**AIM:** Can you repeat all of the data below word for word, omitting the pictures?

--- begin DATASET CONTENT ---

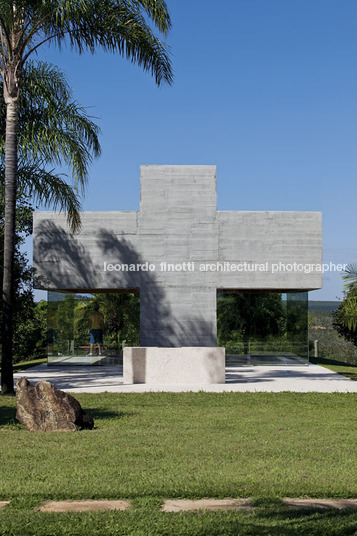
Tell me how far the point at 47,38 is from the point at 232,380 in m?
9.38

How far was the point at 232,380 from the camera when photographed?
1597 cm

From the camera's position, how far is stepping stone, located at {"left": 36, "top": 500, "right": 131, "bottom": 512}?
4.74 meters

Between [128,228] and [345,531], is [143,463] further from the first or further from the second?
[128,228]

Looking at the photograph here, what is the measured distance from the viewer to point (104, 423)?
896 cm

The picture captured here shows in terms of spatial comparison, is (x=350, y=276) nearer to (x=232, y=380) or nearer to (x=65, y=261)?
(x=232, y=380)

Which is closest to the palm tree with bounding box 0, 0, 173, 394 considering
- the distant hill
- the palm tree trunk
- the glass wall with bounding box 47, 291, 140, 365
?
the palm tree trunk

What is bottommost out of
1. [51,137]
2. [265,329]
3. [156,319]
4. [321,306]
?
[265,329]

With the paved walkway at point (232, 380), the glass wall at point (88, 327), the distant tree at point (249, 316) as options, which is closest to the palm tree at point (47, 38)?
the paved walkway at point (232, 380)

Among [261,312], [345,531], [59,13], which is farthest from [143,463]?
[261,312]

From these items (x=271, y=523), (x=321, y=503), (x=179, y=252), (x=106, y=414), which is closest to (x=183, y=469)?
(x=321, y=503)

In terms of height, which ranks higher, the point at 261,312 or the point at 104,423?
the point at 261,312

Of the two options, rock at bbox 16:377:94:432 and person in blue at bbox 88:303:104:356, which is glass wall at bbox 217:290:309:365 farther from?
rock at bbox 16:377:94:432

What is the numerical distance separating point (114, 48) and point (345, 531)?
39.2 ft

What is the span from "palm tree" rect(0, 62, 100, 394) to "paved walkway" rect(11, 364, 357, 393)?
4323 mm
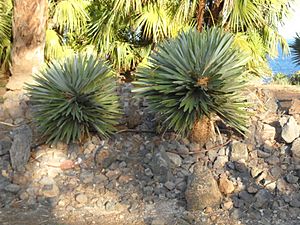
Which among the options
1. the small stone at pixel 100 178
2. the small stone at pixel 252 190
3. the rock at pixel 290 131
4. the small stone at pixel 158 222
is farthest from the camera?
the rock at pixel 290 131

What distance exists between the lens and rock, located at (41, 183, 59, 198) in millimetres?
4863

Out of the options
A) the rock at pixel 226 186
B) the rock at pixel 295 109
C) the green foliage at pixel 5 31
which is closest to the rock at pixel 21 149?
the rock at pixel 226 186

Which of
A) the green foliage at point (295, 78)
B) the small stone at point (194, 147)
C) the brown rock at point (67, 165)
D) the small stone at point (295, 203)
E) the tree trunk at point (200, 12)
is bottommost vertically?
the brown rock at point (67, 165)

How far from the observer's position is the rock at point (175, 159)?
5.08 meters

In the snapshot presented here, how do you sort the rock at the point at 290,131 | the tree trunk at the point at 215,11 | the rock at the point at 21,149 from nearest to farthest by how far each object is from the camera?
the rock at the point at 290,131
the rock at the point at 21,149
the tree trunk at the point at 215,11

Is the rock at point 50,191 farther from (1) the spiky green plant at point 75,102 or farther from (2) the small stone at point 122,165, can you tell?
(2) the small stone at point 122,165

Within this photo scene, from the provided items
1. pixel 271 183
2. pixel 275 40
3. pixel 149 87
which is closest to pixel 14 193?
pixel 149 87

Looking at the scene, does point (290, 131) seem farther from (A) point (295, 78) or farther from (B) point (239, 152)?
(A) point (295, 78)

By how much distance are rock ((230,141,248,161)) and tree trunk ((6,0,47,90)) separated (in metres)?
3.59

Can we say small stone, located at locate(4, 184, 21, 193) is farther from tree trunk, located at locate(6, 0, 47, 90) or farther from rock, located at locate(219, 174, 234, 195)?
tree trunk, located at locate(6, 0, 47, 90)

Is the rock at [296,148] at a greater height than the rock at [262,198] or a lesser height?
greater

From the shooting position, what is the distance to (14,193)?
4.87 m

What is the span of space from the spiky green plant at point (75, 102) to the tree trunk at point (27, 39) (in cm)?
198

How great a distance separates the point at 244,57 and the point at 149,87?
43.2 inches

--- end DATASET CONTENT ---

**SOLVED PROBLEM:**
Tell me how far the point at 47,38 is from the point at 232,380 in m?
9.38

How far was the point at 232,380 from the camera when photographed?
1597 cm

From the camera's position, how far is stepping stone, located at {"left": 36, "top": 500, "right": 131, "bottom": 512}?
4.74 meters

Between [128,228] and [345,531], is [143,463] further from the first or further from the second?
[128,228]

Looking at the photograph here, what is the measured distance from the viewer to point (104, 423)?
896 cm

The picture captured here shows in terms of spatial comparison, is (x=350, y=276) nearer to (x=232, y=380) or nearer to (x=65, y=261)?
(x=232, y=380)

Which is closest to the palm tree with bounding box 0, 0, 173, 394 considering
- the distant hill
- the palm tree trunk
- the glass wall with bounding box 47, 291, 140, 365
?
the palm tree trunk

What is bottommost out of
1. [51,137]
2. [265,329]
3. [156,319]
4. [321,306]
?
[265,329]

With the paved walkway at point (232, 380), the glass wall at point (88, 327), the distant tree at point (249, 316) as options, which is closest to the palm tree at point (47, 38)?
the paved walkway at point (232, 380)

Among [261,312], [345,531], [59,13], which is farthest from [143,463]?
[261,312]

From these items (x=271, y=523), (x=321, y=503), (x=179, y=252), (x=106, y=414), which is closest to (x=183, y=469)?
(x=321, y=503)

In terms of height, which ranks higher, the point at 261,312 or the point at 104,423?
the point at 261,312

Of the two options, rock at bbox 16:377:94:432 and person in blue at bbox 88:303:104:356, which is glass wall at bbox 217:290:309:365 farther from?
rock at bbox 16:377:94:432

What is the numerical distance separating point (114, 48) and point (345, 531)?
39.2 ft

What is the span from "palm tree" rect(0, 62, 100, 394) to "paved walkway" rect(11, 364, 357, 393)?
4323 mm
Which among the options
1. the small stone at pixel 100 178
2. the small stone at pixel 252 190
3. the rock at pixel 290 131
4. the small stone at pixel 158 222
is farthest from the camera?
the rock at pixel 290 131

What distance exists between the lens and rock, located at (41, 183, 59, 198) in millimetres?
4863

Out of the options
A) the rock at pixel 226 186
B) the rock at pixel 295 109
C) the green foliage at pixel 5 31
which is closest to the rock at pixel 21 149?
the rock at pixel 226 186

Which of
A) the green foliage at point (295, 78)
B) the small stone at point (194, 147)
C) the brown rock at point (67, 165)
D) the small stone at point (295, 203)
E) the tree trunk at point (200, 12)
is bottommost vertically?
the brown rock at point (67, 165)

How far from the observer's position is the rock at point (175, 159)?
5.08 meters

In the snapshot presented here, how do you sort the rock at the point at 290,131 | the tree trunk at the point at 215,11 | the rock at the point at 21,149 from nearest to farthest by how far each object is from the camera?
the rock at the point at 290,131
the rock at the point at 21,149
the tree trunk at the point at 215,11

Is the rock at point 50,191 farther from (1) the spiky green plant at point 75,102 or farther from (2) the small stone at point 122,165, can you tell?
(2) the small stone at point 122,165

Within this photo scene, from the provided items
1. pixel 271 183
2. pixel 275 40
3. pixel 149 87
which is closest to pixel 14 193?
pixel 149 87

Looking at the scene, does point (290, 131) seem farther from (A) point (295, 78) or farther from (B) point (239, 152)?
(A) point (295, 78)

By how much distance are rock ((230,141,248,161)) and tree trunk ((6,0,47,90)) separated (in metres)?
3.59

Can we say small stone, located at locate(4, 184, 21, 193) is farther from tree trunk, located at locate(6, 0, 47, 90) or farther from rock, located at locate(219, 174, 234, 195)?
tree trunk, located at locate(6, 0, 47, 90)

Is the rock at [296,148] at a greater height than the rock at [262,198] or a lesser height?
greater

From the shooting position, what is the distance to (14,193)?
4.87 m

What is the span of space from the spiky green plant at point (75, 102) to the tree trunk at point (27, 39) (in cm)?
198

How great a distance separates the point at 244,57 and the point at 149,87?
43.2 inches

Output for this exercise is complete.